Can you format each line of the material below as a JSON list of strings, one string per line, skipping blank lines? Leave the pictures out of your answer.

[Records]

=-=-=

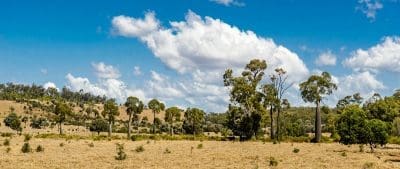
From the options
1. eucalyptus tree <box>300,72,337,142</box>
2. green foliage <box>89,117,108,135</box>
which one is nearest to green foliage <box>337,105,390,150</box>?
eucalyptus tree <box>300,72,337,142</box>

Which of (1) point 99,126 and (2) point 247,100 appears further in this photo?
(1) point 99,126

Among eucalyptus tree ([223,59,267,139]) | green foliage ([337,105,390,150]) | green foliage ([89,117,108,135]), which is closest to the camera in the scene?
green foliage ([337,105,390,150])

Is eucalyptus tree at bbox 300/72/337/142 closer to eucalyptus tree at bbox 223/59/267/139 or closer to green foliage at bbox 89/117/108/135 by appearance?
eucalyptus tree at bbox 223/59/267/139

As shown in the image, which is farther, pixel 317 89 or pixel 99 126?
pixel 99 126

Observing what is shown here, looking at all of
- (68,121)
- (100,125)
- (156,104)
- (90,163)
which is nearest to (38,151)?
(90,163)

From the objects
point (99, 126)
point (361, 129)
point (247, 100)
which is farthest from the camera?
point (99, 126)

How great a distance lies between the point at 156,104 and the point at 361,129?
69239mm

=-=-=

• THE RESPONSE
[
  "From the options",
  "1. eucalyptus tree <box>300,72,337,142</box>",
  "2. green foliage <box>89,117,108,135</box>",
  "which one is nearest to green foliage <box>337,105,390,150</box>?",
  "eucalyptus tree <box>300,72,337,142</box>",
  "Which of (1) point 99,126 and (2) point 247,100 appears further in this photo?",
  "(1) point 99,126",
  "Among eucalyptus tree ([223,59,267,139]) | green foliage ([337,105,390,150]) | green foliage ([89,117,108,135]), which is closest to the camera in the scene?",
  "green foliage ([337,105,390,150])",
  "Is eucalyptus tree at bbox 300/72/337/142 closer to eucalyptus tree at bbox 223/59/267/139 or closer to green foliage at bbox 89/117/108/135 by appearance?",
  "eucalyptus tree at bbox 223/59/267/139",
  "As shown in the image, which is farther, pixel 317 89 or pixel 99 126?",
  "pixel 99 126",
  "Observing what is shown here, looking at all of",
  "- (68,121)",
  "- (100,125)",
  "- (156,104)",
  "- (90,163)",
  "which is nearest to (38,151)?",
  "(90,163)",
  "From the objects",
  "point (99, 126)",
  "point (361, 129)",
  "point (247, 100)",
  "which is farthest from the camera?",
  "point (99, 126)",
  "How great a distance lies between the point at 156,104 and the point at 361,129?",
  "69239mm"
]